Ionica said it would invest hundreds of millions of pounds in developing its network and intended to take at least 5 per cent of the residential market within 10 years.

The government has also started work on six further licences which are available for public consultation. They are for Vodafone, Scottish Hydro-Electric, Telecom Electric (owned by the National Grid), Scottish Power, Millicom of the US and City of London Telecommunications.

A spokesman for the Department of Trade and Industry said: 'This is the first break with the BT/Mercury duopoly.'

Ionica's backers include 3i, Robert Fleming Investment Trust, Ivory & Sime and Yorkshire Electricity. Kingston Communications, Hull's private telephone company, is also a partner in the venture, and yesterday Northern Electric said it had paid pounds 3.3m for a minority stake. Ionica will use a new radio-based technology to avoid the cost of laying cables.

Nigel Playford, Ionica's managing director, said: 'This will give the ordinary domestic customer better prices and better facilities. This is a service for everybody. Ionica will undercut BT across the board.'

He said that the service should be launched towards the end of next year and would be profitable within three years.

Mr Playford added that Ionica's radio system had already been licensed in one country outside the UK.
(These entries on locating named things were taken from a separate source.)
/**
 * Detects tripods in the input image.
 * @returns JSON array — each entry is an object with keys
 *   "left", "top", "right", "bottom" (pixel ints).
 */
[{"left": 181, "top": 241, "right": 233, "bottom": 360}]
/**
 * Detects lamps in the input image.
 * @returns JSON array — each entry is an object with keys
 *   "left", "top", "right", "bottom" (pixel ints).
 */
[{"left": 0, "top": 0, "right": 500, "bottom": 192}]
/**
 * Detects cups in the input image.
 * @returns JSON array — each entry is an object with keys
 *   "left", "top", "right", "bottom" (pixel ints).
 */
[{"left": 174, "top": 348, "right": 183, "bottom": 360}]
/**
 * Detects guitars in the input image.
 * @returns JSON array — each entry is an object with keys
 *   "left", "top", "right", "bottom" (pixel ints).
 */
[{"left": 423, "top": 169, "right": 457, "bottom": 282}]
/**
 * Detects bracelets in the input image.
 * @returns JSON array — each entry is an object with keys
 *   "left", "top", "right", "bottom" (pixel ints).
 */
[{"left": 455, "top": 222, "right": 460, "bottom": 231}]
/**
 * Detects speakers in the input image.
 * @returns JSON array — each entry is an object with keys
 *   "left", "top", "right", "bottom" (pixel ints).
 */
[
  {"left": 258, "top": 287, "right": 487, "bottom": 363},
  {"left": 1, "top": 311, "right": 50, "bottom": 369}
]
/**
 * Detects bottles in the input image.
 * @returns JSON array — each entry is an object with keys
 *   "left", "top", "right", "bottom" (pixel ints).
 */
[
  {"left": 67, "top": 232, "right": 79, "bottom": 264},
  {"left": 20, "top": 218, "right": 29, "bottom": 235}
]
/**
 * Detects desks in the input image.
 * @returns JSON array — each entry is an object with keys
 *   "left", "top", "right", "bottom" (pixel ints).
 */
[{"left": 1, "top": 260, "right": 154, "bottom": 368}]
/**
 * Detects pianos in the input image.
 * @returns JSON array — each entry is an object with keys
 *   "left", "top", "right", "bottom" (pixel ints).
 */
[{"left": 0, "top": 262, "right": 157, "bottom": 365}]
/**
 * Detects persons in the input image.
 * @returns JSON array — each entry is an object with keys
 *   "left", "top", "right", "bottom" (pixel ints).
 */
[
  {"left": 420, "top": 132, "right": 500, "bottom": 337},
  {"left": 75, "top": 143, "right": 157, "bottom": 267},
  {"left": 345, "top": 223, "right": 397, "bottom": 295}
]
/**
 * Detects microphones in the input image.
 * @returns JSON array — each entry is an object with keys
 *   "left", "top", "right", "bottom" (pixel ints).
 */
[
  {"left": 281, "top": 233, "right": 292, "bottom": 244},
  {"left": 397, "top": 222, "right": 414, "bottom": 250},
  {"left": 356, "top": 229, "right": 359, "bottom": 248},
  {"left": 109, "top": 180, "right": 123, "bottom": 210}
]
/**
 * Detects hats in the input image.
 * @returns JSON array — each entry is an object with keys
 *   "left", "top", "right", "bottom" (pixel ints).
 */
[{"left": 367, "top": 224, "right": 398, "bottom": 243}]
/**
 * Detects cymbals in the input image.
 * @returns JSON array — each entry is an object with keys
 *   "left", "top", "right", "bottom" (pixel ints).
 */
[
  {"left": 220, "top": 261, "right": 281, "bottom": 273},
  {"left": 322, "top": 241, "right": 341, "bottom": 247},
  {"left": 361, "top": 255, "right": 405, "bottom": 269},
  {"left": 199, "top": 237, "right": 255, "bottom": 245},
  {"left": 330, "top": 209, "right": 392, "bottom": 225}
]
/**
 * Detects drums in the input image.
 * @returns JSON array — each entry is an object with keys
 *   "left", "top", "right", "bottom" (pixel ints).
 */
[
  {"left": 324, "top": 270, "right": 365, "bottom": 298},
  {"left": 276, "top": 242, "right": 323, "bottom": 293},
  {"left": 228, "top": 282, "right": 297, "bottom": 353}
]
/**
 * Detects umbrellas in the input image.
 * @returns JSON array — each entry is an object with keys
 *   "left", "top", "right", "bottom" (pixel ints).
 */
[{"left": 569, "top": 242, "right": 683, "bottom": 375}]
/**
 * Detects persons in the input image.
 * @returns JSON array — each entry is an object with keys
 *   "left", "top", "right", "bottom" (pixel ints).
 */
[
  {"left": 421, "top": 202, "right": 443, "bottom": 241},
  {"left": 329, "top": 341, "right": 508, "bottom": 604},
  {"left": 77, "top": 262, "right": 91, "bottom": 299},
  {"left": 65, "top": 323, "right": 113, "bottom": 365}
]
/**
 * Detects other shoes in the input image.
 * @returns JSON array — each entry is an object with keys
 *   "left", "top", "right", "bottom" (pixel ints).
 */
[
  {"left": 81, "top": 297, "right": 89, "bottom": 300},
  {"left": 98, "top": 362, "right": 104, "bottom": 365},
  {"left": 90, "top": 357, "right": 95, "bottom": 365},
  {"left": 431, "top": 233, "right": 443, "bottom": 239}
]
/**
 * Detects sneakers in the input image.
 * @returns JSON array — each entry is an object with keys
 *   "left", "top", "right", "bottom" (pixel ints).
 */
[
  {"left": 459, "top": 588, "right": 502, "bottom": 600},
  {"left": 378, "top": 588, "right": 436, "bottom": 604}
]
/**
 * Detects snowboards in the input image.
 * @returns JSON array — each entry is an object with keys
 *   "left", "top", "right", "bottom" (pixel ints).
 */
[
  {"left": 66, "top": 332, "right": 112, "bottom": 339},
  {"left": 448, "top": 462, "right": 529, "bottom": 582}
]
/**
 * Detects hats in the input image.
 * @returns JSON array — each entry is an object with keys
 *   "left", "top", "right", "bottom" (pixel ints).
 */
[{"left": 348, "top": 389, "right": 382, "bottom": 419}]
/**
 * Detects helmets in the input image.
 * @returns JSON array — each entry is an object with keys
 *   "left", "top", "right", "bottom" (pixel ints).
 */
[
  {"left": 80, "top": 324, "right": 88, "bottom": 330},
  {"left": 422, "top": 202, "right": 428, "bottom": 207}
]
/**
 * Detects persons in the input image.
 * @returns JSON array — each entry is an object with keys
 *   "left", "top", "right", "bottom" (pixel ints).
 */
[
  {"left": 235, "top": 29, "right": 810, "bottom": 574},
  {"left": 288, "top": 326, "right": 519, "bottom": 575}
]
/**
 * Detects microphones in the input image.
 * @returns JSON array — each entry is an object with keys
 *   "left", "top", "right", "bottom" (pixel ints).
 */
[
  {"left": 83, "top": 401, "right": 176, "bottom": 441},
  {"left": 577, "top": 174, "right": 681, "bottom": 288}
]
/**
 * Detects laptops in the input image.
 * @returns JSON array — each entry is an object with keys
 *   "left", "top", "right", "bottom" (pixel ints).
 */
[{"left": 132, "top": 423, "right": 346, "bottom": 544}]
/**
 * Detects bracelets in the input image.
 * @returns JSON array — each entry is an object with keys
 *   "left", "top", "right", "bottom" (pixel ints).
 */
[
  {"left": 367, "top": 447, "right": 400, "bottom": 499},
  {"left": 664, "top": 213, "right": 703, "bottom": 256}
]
Vodafone's new licence, if approved, will allow it to offer fixed as well as mobile telephone services and some international communications.

Scottish Power, Scottish Hydro and the National Grid plan to exploit their existing electricity networks and the related land to run their telecommunications services. Telecom Electric, the National Grid Company subsidiary, will wrap telephone cables around its overhead power lines.

Millicom said it would provide a wide range of telecommunications services to residential and business customers, but City of London Telecommunications will concentrate on businesses in the capital.

Analysts believe that, while the licences are interesting, they will have little impact on BT and Mercury. One analyst said that it would be a long time before even ambitious companies such as Ionica began to make serious inroads into the market.